In the high terrain near and east of the continental divide, it’s not even out of the question that a few locations see 36 inches or more. Wind gusts of 35 mph are likely during the storm, with gusts to 45 possible in the system’s wake. That could loft freshly fallen snow and result in a ground blizzard with reduced visibilities.

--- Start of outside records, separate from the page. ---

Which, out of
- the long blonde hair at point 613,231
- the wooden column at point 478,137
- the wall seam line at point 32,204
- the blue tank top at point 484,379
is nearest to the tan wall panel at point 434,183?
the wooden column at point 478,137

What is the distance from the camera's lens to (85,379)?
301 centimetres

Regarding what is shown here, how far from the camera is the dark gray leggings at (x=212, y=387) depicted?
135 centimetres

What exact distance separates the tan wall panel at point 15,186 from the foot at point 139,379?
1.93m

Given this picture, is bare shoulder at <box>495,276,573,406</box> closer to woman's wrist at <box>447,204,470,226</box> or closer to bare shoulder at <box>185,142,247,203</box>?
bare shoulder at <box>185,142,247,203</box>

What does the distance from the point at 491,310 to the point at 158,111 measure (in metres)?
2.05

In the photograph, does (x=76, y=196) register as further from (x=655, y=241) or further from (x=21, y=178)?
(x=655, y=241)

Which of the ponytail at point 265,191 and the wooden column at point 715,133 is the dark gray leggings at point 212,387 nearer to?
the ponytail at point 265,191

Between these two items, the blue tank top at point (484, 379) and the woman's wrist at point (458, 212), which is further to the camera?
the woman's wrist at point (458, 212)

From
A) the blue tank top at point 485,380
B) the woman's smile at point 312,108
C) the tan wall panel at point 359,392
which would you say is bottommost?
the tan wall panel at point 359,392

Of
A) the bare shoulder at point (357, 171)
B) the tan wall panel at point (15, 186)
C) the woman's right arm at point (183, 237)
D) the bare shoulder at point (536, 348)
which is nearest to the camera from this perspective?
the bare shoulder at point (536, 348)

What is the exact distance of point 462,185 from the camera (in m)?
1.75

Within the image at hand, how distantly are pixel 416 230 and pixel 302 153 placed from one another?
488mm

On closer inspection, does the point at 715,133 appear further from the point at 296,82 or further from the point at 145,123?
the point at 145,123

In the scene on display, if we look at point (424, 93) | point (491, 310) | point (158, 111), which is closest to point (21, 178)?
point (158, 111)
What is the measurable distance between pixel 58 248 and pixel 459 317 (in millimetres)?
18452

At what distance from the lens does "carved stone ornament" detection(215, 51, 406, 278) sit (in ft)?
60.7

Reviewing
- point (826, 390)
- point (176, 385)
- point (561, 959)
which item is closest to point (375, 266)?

In Fort Collins, if the Weather Service’s prediction of 24 to 30 inches verifies, it would rank among the top three biggest snowstorms on record.

 

Farther north, Cheyenne, Wyo., was bracing for what may end up being its single most prolific snowstorm ever recorded. Records have been kept there since 1935, and the greatest single-storm total in the books sits at 25.6 inches, set in November 1979. The Weather Service, calling the storm “VERY impactful” on Twitter, is forecasting 30 to 36 inches this time around.

“Make all the necessary preparations to protect life, property, livestock, and pets,” urged the Weather Service in Cheyenne. “Expect extended periods of whiteout conditions, low visibilities, and possible power outages.”

There’s a chance that some places could see 4 to 6 inches of liquid-water equivalent out of this system in the form of snow. With each inch of moisture translating to 8 to 12 inches of snow, the totals that stack up could be “absolutely historic,” the Weather Service wrote.

Scottsbluff, Neb., could flirt with record territory too; situated in the Sand Hills of western Nebraska, the city’s single greatest snowstorm dropped 28 inches back in 1894.

Heavy snow is no stranger to the Rockies during March. It’s often Denver’s snowiest month of the year. Chris Bianchi, a meteorologist who lived and forecast weather in Denver for several years, tweeted this storm would likely share similarities to the March 2016 snowstorm in the city, which unleashed blizzard conditions and dumped 13.1 inches.

Bob Henson, a meteorologist and journalist in Boulder, compared this storm to the “epic CO Front Range snowstorm of March 2003” that “dumped 60 to 80+ inches ... at quite a few mountain/foothill spots west of Boulder/Denver,” in a tweet.

 

While the snow will be highly disruptive this weekend, the precipitation is desperately needed in the region due to drought. According to the U.S. Drought Monitor, 99 percent of Colorado and 87 percent of Wyoming is experiencing at least moderate drought conditions and current snowpack is mostly below normal. The snow will help replenish the region’s water supply and could somewhat lower warm season fire risk by moistening vegetation.

In addition to snow, wind and potential blizzard conditions, the same storm system could instigate severe weather and flooding across the Plains and Mississippi Valley on Friday and over the weekend. That’s where springlike air on the system’s warm side could be forced upward by the approaching cold front, leading to waves of strong to severe thunderstorms with hail, wind and the chance of an isolated tornado.

Pockets of flooding are likely too as moisture pools along a stalled front draped parallel to Interstate 40 in Oklahoma, Arkansas and Tennessee. Areas to the north will be most prone to flooding.